Kenapa Bunga Bank Haram?
Assalamu `alaikum Wr. Wb.
Al-Hamdulillahi Rabbil `Alamin, Washshalatu Wassalamu `Alaa Sayyidil Mursalin, Wa `Alaa `Aalihi Waashabihi Ajma`in, Wa Ba`d
Barangkali karena keterbatasan dalam memahami syariah, ada sebagian kalangan umat Islam yang bertanya-tanya tentang kehalalan bunga bank. Kehidupan perekonomian tidak mungkin lagi dilepaskan dari jasa perbankan. Bahkan untuk kepentingan rumah tangga. Padahal umumnya bank menjalankan praktek ribawi dalam banyak transaksinya.
Meskipun praktek ribawi pada bank itu sangat jelas, namun masih ada juga mereka yang berusah mencari argumen yang membolehkan. Paling tidak, memakruhkan. Umumnya orang-orang yang berdiri di belakang argumen itu masih memandang bahwa pendirian bank Islam yang non-ribawi mustahil, tidak mampu atau -mungkin- tidak memiliki kemauan dan harapan pada kesadaran umat dalam mengatur ekonominya sesuai dengan syariat Allah SWT. Beragam argumen itu bila kita telaah secara jernih dengan nurani yang jujur, maka akan nampak nyata kelemahan-kelemahannya.
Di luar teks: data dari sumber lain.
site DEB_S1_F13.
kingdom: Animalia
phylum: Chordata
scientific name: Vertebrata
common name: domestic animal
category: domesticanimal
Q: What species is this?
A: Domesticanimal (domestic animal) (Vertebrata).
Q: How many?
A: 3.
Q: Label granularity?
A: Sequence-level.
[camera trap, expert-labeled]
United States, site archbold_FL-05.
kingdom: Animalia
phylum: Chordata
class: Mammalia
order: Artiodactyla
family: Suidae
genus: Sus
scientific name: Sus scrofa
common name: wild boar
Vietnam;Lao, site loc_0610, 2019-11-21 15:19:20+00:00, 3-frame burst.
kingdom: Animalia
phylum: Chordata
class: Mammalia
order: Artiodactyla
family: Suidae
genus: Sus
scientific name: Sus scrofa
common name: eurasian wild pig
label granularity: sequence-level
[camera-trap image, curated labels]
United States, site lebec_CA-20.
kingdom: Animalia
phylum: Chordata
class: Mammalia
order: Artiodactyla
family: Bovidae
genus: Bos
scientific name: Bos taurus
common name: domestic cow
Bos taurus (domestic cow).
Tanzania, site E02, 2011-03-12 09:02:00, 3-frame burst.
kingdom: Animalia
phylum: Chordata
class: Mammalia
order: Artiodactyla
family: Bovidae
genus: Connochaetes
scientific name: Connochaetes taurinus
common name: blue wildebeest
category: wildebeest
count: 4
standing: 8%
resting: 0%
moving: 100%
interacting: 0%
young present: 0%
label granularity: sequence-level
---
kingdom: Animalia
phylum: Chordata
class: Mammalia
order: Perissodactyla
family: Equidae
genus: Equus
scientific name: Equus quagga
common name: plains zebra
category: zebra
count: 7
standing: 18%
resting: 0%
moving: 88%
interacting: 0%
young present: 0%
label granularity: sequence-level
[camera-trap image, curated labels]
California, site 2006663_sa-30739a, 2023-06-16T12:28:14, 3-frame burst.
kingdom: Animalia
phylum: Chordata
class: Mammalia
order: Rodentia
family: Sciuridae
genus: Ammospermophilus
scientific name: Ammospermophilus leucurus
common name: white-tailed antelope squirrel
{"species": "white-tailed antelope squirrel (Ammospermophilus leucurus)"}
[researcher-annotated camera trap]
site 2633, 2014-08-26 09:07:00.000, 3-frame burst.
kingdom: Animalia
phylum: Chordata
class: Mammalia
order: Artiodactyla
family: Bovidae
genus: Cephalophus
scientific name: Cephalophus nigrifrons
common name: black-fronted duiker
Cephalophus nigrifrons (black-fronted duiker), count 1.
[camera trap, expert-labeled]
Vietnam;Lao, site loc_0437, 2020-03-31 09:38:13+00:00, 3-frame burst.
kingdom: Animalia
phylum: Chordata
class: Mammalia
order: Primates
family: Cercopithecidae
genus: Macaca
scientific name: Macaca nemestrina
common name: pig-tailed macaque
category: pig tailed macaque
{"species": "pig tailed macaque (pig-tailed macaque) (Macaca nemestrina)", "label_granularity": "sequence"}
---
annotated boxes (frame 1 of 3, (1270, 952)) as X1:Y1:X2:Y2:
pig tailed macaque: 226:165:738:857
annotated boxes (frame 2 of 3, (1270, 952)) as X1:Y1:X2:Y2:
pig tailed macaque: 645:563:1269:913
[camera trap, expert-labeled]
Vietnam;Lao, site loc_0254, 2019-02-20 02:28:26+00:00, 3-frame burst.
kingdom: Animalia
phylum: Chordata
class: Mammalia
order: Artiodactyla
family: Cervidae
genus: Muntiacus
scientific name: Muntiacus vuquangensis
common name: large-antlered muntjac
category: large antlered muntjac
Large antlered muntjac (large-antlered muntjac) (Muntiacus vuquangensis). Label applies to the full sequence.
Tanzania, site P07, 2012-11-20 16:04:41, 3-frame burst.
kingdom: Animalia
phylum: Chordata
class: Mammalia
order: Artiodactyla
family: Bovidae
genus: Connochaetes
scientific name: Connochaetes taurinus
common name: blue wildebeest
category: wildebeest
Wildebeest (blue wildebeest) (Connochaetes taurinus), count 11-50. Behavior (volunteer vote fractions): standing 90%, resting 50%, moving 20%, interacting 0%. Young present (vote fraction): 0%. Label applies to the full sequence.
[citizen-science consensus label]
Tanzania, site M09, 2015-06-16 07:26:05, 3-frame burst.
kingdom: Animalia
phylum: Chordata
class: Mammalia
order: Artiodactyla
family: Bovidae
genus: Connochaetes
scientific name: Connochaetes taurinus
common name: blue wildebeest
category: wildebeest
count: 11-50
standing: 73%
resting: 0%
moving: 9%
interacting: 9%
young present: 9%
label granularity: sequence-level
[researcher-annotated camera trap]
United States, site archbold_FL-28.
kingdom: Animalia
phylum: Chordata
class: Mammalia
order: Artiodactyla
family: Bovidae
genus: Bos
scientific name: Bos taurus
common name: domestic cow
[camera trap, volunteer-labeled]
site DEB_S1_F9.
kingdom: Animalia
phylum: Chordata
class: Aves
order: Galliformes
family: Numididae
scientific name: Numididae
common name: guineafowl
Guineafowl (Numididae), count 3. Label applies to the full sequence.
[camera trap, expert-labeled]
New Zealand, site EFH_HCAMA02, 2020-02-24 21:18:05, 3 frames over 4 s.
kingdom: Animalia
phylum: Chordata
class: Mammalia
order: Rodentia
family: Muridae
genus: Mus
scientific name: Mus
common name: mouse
Kami akan kutipkan beberapa pokok argumen secarara singkat dilengkapi dengan jawaban atas kelemahannya.
1. Alasan Pertama: Darurat
Alasan darurat adalah alasan paling klasik dan paling sering terdengar atas dibolehkannya bank ribawi. Biasanya dalil yang digunakan adalah Kaidah Fiqhiyah yang berbunyi [adhdharuratu tubihul mahzhurat] artinya dharurat itu membolehkan mahzurot/yang dilarang.
Pendapat seperti ini pada dasarnya mengakui haramnya riba pada bank-bank konvensional. Namun barangkali karena tidak punya alternatif lain, terutama di masa sulit era awal orde baru, banyak pendapat orang yang dengan terpaksa membolehkannya.
Jawaban:
Pendapat seperti di atas bila dikaitkan dengan kondisi sekarang sudah tidak sesuai lagi. Karena kaidah fiqiyah yang berkaitan dengan darurat itu masih ada kaidah lainnya yaitu [adhdharuratu tuqaddar biqadriha] artinya bahwa darurat itu harus dibatasi sesuai dengan kadarnya.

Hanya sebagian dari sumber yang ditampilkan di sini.